I cleared my throat, took another deep breath of cool night air. “You’re drunk,” I said.
“I am.”
“I’m sober,” I said.
He tipped his head to the side, the corner of his mouth quirking up. “So you are.”
I never knew how to say no to him, to any of them. How to navigate the nuances of their words and mannerisms.
But there was too much at stake here now. Too much I hadn’t seen clearly the first time.
“Let’s go back thirty seconds,” I said, stepping back, feigning levity. “Good night, Parker. See you in the morning.”
Even in the dark, I could see his wide smile.

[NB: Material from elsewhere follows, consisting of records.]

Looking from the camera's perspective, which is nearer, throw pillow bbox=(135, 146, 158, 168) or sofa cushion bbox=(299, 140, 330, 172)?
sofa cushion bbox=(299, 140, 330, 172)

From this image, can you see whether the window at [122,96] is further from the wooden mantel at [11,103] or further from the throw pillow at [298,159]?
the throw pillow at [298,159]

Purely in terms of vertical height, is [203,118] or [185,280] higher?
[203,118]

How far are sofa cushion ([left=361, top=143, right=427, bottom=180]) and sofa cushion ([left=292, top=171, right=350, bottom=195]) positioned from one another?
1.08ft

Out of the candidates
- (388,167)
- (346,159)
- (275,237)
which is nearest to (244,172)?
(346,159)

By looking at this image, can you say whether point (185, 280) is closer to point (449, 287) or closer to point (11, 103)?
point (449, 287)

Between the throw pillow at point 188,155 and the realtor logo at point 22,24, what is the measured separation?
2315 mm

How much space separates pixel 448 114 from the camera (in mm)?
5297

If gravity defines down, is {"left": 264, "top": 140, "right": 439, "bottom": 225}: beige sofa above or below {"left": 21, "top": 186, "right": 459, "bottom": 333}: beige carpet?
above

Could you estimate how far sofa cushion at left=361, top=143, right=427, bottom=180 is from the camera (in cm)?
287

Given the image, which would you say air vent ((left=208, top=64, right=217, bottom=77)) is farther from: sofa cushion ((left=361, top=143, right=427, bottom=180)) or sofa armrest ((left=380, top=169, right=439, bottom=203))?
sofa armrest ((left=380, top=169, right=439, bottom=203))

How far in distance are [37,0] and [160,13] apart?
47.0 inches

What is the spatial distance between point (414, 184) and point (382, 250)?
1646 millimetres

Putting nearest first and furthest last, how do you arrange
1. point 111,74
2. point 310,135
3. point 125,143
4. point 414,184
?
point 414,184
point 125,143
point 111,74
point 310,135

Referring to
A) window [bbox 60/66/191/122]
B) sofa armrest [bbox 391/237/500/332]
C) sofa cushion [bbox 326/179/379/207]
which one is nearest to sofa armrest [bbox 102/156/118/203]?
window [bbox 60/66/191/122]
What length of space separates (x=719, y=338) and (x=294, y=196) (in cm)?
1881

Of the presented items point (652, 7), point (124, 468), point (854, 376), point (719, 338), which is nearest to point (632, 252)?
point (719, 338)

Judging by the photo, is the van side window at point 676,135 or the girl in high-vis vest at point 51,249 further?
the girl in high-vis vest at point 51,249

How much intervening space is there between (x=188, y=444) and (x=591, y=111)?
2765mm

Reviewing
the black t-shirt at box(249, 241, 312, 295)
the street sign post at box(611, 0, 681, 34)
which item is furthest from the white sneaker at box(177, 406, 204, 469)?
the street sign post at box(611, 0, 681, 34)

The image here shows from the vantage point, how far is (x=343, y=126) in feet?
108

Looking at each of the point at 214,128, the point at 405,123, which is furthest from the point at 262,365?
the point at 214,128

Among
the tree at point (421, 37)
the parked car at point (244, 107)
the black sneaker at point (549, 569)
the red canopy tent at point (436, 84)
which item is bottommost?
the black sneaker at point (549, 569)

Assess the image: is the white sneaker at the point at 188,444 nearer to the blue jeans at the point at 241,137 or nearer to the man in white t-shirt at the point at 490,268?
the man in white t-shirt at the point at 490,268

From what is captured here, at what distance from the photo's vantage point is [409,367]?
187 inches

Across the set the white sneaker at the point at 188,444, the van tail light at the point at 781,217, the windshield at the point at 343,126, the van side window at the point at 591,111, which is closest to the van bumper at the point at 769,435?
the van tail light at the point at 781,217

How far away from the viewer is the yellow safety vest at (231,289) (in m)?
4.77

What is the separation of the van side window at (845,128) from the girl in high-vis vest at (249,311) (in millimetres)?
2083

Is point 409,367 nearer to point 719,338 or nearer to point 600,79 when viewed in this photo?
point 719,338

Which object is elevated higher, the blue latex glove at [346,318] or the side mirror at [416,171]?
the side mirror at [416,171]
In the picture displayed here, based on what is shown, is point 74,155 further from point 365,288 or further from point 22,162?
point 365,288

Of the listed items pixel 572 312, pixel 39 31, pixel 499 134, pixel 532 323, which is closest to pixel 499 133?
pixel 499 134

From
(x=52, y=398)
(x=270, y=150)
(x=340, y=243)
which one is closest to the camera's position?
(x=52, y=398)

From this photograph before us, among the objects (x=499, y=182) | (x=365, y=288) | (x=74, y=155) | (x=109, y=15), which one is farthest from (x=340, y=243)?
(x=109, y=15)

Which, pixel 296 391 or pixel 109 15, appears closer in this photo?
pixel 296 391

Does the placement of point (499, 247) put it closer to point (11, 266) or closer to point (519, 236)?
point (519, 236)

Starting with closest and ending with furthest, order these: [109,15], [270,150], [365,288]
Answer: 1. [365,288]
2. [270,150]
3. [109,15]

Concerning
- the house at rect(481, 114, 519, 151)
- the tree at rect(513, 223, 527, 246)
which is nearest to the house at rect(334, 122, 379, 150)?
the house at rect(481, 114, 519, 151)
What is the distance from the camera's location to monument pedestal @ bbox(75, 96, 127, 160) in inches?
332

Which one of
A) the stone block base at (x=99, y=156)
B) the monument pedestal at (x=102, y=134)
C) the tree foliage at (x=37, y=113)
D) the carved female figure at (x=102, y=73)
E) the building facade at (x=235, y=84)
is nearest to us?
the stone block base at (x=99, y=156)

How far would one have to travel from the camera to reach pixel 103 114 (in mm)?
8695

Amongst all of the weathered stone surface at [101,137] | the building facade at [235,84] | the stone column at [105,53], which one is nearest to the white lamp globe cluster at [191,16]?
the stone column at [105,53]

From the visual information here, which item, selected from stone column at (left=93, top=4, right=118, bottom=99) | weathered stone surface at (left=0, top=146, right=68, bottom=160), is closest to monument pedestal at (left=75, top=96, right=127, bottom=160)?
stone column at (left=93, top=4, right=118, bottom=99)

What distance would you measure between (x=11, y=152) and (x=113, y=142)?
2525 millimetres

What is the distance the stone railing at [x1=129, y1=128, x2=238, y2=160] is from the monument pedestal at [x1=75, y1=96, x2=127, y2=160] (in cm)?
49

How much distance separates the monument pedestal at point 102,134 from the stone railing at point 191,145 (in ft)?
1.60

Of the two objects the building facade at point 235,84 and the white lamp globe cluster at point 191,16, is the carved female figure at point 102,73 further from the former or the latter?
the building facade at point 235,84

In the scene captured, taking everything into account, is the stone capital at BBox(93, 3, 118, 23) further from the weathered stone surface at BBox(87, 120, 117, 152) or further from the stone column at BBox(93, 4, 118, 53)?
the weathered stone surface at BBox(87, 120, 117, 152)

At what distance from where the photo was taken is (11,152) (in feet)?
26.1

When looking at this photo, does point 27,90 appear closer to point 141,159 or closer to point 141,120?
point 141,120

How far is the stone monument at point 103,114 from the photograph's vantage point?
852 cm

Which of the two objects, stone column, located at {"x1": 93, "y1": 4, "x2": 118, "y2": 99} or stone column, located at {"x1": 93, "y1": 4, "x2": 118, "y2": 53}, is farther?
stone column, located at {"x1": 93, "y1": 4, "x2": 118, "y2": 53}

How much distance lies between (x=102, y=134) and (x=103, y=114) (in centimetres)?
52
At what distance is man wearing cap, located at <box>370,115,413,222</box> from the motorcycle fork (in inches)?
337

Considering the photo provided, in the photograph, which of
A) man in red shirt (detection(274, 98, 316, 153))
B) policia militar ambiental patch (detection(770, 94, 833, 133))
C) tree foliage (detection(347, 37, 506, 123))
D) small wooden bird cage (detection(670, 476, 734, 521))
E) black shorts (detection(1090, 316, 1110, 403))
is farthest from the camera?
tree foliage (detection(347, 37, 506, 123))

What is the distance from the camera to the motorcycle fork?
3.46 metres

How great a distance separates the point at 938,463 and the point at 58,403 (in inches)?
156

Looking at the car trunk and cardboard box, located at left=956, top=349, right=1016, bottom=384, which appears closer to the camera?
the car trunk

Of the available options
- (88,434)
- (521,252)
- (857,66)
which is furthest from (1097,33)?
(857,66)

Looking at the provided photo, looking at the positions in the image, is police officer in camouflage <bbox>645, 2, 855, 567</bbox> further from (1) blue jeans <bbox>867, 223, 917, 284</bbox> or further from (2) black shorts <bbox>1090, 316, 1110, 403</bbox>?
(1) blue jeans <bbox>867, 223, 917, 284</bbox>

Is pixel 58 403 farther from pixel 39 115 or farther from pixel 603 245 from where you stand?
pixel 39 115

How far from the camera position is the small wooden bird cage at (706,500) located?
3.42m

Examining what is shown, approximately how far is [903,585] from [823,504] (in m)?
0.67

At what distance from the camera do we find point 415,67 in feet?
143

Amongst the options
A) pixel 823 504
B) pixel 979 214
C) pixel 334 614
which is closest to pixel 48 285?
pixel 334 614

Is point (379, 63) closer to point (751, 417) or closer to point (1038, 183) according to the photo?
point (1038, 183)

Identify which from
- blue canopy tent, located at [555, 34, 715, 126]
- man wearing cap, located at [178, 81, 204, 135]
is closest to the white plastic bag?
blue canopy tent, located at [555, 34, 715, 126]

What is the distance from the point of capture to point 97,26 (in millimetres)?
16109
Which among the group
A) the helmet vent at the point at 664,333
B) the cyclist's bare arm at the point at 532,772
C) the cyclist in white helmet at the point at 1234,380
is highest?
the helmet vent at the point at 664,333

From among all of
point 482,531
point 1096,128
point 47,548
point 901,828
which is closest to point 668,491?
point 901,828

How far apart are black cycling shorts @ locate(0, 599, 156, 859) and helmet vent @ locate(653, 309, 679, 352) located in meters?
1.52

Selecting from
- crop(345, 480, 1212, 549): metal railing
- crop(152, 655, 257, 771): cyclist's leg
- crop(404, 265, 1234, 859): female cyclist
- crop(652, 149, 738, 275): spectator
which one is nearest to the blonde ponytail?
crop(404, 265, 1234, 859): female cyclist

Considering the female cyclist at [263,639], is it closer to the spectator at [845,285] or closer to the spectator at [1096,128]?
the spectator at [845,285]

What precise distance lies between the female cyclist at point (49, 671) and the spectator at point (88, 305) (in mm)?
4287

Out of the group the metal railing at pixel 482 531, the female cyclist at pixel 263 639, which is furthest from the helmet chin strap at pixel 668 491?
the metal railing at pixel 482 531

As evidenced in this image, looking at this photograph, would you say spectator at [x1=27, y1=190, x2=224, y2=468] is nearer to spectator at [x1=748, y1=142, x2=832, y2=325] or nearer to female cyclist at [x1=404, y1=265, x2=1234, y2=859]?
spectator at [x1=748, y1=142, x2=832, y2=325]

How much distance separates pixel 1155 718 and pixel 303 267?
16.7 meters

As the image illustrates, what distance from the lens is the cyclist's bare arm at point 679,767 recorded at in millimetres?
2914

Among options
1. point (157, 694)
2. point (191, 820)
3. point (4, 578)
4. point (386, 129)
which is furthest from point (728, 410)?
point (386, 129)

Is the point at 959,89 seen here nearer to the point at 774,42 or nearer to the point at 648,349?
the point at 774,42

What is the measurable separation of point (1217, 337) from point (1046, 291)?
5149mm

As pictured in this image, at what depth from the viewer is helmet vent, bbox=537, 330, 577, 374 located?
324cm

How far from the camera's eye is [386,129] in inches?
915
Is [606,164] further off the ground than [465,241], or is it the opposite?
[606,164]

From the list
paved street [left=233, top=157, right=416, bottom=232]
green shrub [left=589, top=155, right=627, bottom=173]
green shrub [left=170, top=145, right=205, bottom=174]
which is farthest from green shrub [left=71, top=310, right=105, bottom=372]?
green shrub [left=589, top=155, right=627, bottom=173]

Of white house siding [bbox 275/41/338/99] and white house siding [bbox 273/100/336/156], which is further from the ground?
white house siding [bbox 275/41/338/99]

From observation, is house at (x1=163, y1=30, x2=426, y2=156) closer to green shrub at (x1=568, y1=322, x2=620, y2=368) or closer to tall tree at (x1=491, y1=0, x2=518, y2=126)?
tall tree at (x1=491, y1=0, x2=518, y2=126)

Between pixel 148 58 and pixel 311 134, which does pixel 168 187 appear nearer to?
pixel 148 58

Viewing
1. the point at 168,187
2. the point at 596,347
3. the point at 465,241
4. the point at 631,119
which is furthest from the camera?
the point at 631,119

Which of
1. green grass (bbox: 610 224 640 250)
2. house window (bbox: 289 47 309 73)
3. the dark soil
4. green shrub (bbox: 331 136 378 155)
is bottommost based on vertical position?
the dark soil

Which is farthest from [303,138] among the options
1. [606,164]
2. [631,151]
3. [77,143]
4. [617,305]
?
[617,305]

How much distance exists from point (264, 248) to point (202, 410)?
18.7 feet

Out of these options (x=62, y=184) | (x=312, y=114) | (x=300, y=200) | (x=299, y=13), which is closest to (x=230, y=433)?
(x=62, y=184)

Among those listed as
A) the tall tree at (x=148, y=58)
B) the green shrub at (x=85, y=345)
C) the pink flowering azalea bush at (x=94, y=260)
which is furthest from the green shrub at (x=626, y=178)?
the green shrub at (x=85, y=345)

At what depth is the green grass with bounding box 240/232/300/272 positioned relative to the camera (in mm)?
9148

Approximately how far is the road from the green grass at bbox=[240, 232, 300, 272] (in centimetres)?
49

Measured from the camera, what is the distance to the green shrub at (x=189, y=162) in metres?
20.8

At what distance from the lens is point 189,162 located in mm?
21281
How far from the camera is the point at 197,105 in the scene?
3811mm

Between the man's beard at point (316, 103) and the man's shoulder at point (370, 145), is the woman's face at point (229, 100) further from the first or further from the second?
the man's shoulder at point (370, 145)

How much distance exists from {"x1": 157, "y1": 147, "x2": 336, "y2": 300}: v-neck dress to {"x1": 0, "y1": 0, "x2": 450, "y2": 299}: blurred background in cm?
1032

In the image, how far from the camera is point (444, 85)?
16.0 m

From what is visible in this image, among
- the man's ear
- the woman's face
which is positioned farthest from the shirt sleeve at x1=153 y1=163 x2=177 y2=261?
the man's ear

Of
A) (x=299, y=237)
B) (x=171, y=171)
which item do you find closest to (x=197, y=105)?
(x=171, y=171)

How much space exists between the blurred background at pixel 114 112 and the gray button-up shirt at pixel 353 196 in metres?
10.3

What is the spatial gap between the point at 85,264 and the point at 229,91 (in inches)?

I felt him watching me as I walked away.
* * *
I LOCKED THE DOOR to the guesthouse behind me. When I flipped the light switch, nothing happened. I tried again, but there was only darkness.
Shit. I wasn’t about to go back out there to reset the breaker. Not with Parker standing nearby, watching. Not with whatever was happening at the rental properties.
I pictured the shape of the shadow inside Sunset Retreat and shivered. Using only my phone for light, I circled the apartment, pulling all the curtains closed. Then I collected the tea lights from the bathroom, the ones at the corners of the tub, and lit them around the bedroom. I locked that door, too. Pulled the journal from my bag. Felt the familiar grooves in the cover and opened the notebook.